Through the app, clients are able to request certain hair, makeup, lash, tanning, nail or skin services, and local providers with openings can respond to the request. And for situations like Guillory’s that inspired the app’s creation, there is a special “SOS” option that allows users to request urgent appointments.
“In a lot of situations, this is a way for a stylist or salon to get a foot in the door and establish a relationship with someone new,” Guillory notes, adding that booking and payment all happen outside of the app through a given provider’s primary channels. “Especially when you want to try a new, special service for the first time, the app helps you find that person that is right for you.”
Guillory envisions the app helping not just locals, though, but also those who come in town for events like Mardi Gras balls. With a rating system dependent on only in-app reviews, BeautyFindr aims to connect people with well-established businesses that they can trust with everything from event glam to permanent makeup.
“I want people to have a good experience,” Guillory says. “And, with the rating system, I want to be able to reach out if someone isn’t having that positive experience.

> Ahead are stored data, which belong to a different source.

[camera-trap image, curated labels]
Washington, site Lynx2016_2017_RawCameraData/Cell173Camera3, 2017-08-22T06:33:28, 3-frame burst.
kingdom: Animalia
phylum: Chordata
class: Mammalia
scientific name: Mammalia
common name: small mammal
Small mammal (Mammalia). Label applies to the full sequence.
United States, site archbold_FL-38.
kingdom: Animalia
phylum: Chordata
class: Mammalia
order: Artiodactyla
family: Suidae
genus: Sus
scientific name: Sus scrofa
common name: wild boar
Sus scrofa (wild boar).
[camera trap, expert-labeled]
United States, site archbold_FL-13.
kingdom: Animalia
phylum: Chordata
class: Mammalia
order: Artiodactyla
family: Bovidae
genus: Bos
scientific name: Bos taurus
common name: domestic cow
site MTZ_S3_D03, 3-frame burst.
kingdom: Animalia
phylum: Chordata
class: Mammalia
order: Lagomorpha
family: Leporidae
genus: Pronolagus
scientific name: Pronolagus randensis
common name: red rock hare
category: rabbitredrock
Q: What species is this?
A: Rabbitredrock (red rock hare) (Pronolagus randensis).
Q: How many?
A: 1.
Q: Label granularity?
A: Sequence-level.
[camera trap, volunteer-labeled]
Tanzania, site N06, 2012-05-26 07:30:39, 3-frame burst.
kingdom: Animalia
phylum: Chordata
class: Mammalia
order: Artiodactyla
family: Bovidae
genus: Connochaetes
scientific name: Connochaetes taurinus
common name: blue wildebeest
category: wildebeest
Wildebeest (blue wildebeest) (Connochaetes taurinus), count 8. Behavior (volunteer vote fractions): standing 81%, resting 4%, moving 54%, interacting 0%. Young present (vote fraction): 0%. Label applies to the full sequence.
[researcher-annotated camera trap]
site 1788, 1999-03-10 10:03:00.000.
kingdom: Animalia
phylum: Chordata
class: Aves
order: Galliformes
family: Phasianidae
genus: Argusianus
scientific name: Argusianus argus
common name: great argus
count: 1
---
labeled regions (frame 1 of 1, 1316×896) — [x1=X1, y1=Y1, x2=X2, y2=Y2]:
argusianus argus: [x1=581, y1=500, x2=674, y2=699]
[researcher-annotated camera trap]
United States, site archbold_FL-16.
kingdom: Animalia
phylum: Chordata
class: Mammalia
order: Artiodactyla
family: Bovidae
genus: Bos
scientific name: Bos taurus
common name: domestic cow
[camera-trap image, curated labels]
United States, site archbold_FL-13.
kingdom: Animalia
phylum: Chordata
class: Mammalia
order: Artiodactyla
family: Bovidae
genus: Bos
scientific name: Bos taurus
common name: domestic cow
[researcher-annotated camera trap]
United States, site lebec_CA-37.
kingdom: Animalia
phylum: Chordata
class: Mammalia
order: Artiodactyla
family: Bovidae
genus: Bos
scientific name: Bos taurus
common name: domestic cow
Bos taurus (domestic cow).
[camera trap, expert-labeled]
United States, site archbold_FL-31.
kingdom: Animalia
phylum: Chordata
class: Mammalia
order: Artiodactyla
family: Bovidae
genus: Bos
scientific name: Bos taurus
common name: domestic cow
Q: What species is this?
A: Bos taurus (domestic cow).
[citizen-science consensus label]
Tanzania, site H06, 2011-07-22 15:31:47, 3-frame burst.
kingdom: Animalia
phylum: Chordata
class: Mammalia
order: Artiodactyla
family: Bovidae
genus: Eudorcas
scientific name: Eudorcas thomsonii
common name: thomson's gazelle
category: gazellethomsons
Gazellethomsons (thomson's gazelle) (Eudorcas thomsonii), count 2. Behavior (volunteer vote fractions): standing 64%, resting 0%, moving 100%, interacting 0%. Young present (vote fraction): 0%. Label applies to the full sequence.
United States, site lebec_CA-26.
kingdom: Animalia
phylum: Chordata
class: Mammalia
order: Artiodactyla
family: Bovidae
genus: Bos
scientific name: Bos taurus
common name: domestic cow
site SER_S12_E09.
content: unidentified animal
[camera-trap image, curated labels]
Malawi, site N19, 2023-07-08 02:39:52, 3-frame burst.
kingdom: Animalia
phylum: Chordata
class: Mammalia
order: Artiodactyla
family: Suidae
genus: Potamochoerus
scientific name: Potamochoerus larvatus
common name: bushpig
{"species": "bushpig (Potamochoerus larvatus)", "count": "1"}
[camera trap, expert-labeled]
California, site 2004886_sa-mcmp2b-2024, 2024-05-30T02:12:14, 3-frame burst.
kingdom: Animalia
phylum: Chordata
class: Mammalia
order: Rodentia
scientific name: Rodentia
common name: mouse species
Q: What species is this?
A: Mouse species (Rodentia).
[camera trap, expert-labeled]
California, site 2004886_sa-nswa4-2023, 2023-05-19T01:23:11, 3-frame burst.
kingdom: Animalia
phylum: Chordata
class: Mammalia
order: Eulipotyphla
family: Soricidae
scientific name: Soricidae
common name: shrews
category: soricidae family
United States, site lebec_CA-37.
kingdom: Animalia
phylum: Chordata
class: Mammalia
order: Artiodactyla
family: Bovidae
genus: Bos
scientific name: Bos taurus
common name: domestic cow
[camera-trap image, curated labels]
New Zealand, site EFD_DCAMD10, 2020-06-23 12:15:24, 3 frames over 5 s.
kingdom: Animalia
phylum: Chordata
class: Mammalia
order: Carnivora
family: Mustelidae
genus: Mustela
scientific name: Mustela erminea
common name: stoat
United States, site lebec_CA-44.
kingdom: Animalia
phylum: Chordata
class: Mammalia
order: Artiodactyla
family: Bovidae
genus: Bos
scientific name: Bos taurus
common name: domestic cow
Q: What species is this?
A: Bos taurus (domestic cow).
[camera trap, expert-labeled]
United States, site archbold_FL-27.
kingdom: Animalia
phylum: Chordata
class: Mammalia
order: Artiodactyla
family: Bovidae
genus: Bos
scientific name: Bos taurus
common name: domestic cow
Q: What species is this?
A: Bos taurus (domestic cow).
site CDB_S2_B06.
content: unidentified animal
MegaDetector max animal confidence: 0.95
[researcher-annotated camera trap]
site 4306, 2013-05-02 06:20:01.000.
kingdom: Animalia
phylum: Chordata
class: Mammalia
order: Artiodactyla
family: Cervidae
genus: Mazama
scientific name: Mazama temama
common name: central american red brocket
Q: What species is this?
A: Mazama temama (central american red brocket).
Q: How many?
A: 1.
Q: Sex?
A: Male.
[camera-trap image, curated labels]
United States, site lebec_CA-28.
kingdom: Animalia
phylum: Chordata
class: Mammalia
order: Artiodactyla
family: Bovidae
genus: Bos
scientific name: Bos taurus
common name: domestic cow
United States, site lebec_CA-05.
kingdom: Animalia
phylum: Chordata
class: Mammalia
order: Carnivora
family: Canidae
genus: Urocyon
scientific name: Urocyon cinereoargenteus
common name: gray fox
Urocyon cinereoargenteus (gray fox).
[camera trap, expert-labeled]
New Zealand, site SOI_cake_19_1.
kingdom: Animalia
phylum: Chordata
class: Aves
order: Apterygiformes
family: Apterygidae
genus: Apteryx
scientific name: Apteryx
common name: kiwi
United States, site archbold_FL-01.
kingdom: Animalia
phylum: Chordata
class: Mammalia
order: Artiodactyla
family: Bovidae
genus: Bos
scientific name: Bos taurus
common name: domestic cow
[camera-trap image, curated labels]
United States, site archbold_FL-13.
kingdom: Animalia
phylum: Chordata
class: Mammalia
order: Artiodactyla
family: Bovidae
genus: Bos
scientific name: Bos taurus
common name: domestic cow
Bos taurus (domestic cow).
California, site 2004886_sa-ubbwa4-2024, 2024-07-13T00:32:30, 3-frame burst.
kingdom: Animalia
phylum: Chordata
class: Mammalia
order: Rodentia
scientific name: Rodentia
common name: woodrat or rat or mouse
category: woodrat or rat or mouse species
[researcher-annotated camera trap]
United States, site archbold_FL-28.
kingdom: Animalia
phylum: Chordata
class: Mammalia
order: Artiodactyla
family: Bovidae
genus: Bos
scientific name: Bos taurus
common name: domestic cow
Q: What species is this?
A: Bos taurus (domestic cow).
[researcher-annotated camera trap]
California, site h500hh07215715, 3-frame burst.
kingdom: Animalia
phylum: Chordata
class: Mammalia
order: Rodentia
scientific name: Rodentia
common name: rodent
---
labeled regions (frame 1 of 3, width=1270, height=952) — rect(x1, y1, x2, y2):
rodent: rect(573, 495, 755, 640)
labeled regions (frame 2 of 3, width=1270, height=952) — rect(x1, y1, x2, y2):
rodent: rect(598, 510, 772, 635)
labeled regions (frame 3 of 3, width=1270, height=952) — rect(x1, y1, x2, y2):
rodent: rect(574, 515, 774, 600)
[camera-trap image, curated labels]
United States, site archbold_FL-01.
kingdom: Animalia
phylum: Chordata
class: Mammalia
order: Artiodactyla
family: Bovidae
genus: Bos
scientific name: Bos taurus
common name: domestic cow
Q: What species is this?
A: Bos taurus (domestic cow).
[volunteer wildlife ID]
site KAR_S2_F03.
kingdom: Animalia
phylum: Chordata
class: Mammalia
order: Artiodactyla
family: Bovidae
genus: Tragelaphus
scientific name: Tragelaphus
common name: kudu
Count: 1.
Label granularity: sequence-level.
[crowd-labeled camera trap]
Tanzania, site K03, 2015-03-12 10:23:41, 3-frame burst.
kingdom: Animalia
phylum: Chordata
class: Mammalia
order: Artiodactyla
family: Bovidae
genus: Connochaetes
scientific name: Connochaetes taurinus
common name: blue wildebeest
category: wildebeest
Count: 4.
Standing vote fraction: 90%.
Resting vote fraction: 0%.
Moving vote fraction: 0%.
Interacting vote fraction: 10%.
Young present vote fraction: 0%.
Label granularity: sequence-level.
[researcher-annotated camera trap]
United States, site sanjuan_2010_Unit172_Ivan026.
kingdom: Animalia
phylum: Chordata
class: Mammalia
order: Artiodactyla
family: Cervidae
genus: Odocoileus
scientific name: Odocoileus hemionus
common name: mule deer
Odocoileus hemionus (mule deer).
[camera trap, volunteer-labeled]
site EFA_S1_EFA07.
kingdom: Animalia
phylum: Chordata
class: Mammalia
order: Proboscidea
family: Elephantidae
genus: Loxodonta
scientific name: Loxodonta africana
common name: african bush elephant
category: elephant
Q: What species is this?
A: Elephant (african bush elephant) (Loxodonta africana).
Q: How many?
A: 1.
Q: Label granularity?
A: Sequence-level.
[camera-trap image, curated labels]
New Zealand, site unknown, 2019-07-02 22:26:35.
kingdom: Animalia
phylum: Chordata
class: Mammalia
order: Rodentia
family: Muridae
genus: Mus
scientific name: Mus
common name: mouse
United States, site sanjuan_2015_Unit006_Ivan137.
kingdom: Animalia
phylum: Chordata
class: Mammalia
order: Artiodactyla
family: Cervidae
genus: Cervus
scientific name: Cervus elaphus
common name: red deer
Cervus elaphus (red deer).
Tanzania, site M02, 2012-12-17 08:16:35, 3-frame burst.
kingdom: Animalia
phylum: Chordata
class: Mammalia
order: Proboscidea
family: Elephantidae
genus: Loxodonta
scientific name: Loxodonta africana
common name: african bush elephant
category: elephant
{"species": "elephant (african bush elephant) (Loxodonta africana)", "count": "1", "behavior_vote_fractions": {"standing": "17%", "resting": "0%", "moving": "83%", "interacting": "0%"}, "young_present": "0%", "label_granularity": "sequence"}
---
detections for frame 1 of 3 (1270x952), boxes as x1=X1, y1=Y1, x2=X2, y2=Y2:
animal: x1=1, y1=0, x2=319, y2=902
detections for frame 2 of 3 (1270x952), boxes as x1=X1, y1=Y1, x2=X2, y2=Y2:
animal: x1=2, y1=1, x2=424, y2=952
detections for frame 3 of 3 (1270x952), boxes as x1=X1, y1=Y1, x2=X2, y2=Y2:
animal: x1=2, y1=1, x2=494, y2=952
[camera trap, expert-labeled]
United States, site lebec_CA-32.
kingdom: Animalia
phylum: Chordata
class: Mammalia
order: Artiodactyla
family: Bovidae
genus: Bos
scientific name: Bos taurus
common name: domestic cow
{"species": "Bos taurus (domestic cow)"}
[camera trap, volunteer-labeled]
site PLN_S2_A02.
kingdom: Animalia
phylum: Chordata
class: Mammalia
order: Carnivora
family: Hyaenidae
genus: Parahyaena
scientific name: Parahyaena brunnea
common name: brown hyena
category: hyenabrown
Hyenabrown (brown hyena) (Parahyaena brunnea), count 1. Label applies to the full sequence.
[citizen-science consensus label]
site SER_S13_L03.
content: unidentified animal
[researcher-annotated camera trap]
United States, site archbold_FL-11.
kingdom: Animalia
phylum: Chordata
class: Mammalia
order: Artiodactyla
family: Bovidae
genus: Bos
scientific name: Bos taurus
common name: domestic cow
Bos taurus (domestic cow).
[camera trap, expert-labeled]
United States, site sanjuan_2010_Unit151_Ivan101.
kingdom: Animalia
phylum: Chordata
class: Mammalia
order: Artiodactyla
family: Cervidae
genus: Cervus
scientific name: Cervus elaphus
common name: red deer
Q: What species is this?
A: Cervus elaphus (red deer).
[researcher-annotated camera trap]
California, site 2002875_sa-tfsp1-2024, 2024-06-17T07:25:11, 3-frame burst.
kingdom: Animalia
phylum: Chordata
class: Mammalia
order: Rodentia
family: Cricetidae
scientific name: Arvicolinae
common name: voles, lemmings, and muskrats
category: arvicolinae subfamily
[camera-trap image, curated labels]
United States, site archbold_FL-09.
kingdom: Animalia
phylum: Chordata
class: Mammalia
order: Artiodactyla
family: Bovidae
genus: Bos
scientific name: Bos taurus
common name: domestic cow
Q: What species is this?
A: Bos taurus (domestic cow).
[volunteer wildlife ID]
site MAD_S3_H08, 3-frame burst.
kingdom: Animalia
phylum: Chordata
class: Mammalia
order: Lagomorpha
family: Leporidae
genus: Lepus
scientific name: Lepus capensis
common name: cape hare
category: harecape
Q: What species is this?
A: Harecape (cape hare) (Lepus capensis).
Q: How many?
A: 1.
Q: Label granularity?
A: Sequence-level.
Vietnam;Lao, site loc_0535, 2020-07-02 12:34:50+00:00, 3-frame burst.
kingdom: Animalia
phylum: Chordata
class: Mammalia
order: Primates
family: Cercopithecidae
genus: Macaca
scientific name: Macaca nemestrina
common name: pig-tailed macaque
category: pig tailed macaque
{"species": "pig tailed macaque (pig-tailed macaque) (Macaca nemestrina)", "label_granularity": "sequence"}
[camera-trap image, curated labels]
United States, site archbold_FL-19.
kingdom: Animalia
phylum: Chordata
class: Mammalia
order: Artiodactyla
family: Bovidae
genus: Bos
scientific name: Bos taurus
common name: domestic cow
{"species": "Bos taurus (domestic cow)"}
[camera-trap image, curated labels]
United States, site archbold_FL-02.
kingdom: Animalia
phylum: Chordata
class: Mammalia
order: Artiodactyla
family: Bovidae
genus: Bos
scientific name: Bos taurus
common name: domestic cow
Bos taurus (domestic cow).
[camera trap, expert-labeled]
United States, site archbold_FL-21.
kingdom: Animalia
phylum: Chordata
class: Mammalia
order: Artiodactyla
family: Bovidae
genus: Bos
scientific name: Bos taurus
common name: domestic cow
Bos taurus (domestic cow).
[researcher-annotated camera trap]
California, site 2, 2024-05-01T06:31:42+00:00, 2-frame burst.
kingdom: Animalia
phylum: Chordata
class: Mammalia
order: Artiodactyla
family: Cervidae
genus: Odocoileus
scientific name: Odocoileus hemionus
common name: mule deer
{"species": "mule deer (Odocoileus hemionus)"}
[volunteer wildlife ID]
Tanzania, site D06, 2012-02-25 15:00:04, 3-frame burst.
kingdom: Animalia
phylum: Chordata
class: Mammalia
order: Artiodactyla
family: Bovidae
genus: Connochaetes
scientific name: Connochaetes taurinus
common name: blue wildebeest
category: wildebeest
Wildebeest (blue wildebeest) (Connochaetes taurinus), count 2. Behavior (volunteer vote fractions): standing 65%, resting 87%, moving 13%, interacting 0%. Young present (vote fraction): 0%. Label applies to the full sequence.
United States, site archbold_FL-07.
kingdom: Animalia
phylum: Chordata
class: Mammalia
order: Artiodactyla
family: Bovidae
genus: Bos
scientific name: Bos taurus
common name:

That’s why it was important to me that clients could not only rate businesses but businesses could rate clients as well.”
BeautyFindr launched last month, with 40 businesses already working with Guillory and her team. But the future of the app, Guillory says, is much bigger than Baton Rouge.
“It was important to me to start in my hometown—to get down those roots and get all of that initial feedback that is so important,” Guillory explains. “I would love to explore all of Louisiana next. Then Texas. And ultimately, one day maybe, nationwide. It’s just about making those connections, and that’s always my goal.”